# The tasks:
• A. Translate this sentence from the Matson biography into Spanish: "The book was based on his experiences as a seafarer."
• B. Pick up the Matson biography after its last sentence and continue it.

-- start of Quoted passage --

From 1905 to 1909 Matson worked at an export firm. In Viipuri, where Matson planned a career as a writer or an artist, he visited regularly bookstores and libraries, reading Socialist literature, poetry, Nietzsche's Thus Spoke Zarathustra, and Bernard Shaw's Man and Superman. During this period he began to draw, made some watercolors and went to study art in Hull. Especially he admired Turner, and pre-Raphaelites, Dante Gabriel Rossetti, and Burne Jones. Meanwhile Matson's first great love in Finland, Kaisa, had found another suitor and Matson himself sought consolation in Heine's poetry.
At the age of 21 Matson read Upton Sinclair's writing on fasting, and recovered with its help from a depression. For a period Matson abandoned his art studies, and worked as an interpreted on a ship bound to Montreal. In its toilet, among obscenities, he found a poem: "It makes one think to see such wit / that Shakespeare's ghost came here to shit. / Or Byron with his flowery tongue / had dropped in here to drop his dung."
Matson had his first exhibition in Helsinki and subsequently he participated to several joint exhibitions. From 1914 he worked as an artist. During the Finnish Civil war (1917-18) he was an art teacher. Matson's first novel was Maata paossa (1920, Fleeing the Land), in which the cover picture was drawn by the author himself. The book was based on his experiences as a seafarer. "I thank art that my life has been worth living," he confessed in Muistiinpanoja (1959, Notes), a collection of observations and notes on literature and art.

-- end of Quoted passage --
-- start of Supplied information --

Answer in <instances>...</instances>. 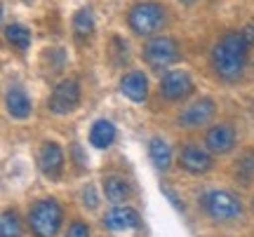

-- end of Supplied information --

# Outputs by task:
• A. El libro se basaba en sus experiencias como marinero.

• B.
"Taide on tehnyt elämän todelliseksi minulle ja todellisuuden konkreettiseksi. Se on laajentanut ja syventänyt elämysteni piiriä. Taide on herättänyt minussa vastuuntuntoa. Se on saanut minut tajuamaan, ettei mikään ole olemassa erillisenä, kaikki on yhtä, jokaisella teolla on seuraamuksensa. Kuinka tämän nähtyäni voisin olla tuntematta vastuuta teoistani ja tulevaisuudestani? Taide on saanut minut uskomaan tahdon ehdolliseen vapauteen." (from Muistiinpanoja)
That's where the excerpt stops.